A bid by Plymouth City Council for the High Court to dismiss without a hearing a judicial review challenge of the local authority's decision to fell an avenue of trees in its city centre has been rejected.

In a written order, Mrs Justice Lang described the application as "misconceived" and also made the rare decision to order the council to pay the claimant's costs of the application regardless of the outcome of the litigation.

Permission was granted earlier this month (15 June) for a substantive hearing of the claim, which challenges a decision by Plymouth's former Mayor Richard Bingley to chop down most of the trees on Armada Way as part of a regeneration project.

A late-night operation saw the council cut down more than a hundred trees on 14 March. But works were stopped short by a last-minute injunction that was handed down at 1 am.
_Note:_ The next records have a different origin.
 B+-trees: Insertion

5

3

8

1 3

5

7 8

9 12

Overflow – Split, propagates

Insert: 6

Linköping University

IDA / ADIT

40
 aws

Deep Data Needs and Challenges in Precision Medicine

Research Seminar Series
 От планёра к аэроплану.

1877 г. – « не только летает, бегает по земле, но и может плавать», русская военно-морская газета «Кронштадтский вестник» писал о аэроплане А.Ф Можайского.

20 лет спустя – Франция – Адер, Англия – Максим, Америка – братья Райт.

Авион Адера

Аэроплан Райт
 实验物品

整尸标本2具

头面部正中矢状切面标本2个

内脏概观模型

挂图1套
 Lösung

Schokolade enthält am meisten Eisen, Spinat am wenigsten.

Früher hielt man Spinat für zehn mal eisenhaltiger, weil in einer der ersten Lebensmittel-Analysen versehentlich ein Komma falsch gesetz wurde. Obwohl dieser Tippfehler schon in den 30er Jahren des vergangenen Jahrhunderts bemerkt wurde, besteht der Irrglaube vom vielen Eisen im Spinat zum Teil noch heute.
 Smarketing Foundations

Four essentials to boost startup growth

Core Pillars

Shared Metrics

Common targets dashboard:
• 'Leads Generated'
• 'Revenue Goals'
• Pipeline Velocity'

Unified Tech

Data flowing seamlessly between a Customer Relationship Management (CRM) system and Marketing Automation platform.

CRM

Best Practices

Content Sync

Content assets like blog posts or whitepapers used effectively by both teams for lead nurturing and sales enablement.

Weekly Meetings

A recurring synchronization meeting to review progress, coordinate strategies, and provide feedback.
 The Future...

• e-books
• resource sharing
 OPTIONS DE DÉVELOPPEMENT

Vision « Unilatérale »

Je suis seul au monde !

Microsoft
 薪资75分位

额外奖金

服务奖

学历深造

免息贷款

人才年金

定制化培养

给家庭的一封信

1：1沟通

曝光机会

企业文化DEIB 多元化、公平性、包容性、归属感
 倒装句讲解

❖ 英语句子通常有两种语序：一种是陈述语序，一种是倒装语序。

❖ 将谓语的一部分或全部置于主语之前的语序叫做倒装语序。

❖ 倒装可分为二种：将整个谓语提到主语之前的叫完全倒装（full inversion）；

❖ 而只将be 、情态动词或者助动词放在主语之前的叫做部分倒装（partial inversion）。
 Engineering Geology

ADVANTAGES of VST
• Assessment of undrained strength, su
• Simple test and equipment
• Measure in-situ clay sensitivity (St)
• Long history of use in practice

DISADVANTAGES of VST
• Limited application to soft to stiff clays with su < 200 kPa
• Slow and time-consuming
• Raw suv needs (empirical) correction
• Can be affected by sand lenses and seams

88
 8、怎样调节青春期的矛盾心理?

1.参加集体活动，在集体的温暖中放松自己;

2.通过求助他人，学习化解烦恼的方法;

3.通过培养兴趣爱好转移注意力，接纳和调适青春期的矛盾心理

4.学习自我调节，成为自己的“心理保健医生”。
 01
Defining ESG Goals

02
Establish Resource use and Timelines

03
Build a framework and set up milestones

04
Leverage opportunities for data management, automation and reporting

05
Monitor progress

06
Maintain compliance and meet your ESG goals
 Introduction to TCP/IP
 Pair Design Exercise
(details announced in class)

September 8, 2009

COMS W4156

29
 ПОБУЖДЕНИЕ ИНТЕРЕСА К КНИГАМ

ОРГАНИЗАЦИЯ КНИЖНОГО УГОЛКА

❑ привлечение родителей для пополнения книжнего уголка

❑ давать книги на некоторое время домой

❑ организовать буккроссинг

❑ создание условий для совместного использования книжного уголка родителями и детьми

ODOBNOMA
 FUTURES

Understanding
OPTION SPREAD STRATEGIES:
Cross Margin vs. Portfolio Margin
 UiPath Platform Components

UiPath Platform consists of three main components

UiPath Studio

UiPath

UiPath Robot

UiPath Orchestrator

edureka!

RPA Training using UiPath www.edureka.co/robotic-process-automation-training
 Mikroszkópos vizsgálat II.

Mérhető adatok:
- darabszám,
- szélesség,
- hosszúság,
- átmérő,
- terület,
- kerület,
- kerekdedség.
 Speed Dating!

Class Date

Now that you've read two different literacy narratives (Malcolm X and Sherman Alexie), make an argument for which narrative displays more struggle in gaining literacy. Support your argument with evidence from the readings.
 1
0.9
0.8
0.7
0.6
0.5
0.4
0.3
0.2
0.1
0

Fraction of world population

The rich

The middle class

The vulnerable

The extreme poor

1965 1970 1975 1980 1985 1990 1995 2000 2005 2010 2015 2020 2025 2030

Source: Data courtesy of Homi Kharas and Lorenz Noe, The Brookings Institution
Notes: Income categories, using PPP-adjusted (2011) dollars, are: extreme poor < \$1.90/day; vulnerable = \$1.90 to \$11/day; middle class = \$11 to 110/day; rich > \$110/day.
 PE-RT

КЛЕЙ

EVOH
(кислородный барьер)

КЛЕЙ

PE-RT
The local campaign group behind the legal challenge, Save the Trees of Armada Way (STRAW), is seeking to make the injunction permanent and to quash the council's decision.

But ahead of the hearing, Plymouth applied for an order dismissing the case without hearing, arguing that the claim was now academic.

Responding to Plymouth's application, the judge said: "The events which have taken place since 14 March 2023, relied upon by the Defendant, have not become wholly academic."

She also dismissed an application from Plymouth for another interim hearing prior to the substantive hearing, concluding that it "would be a waste of public time and money, and contrary to the overriding objective".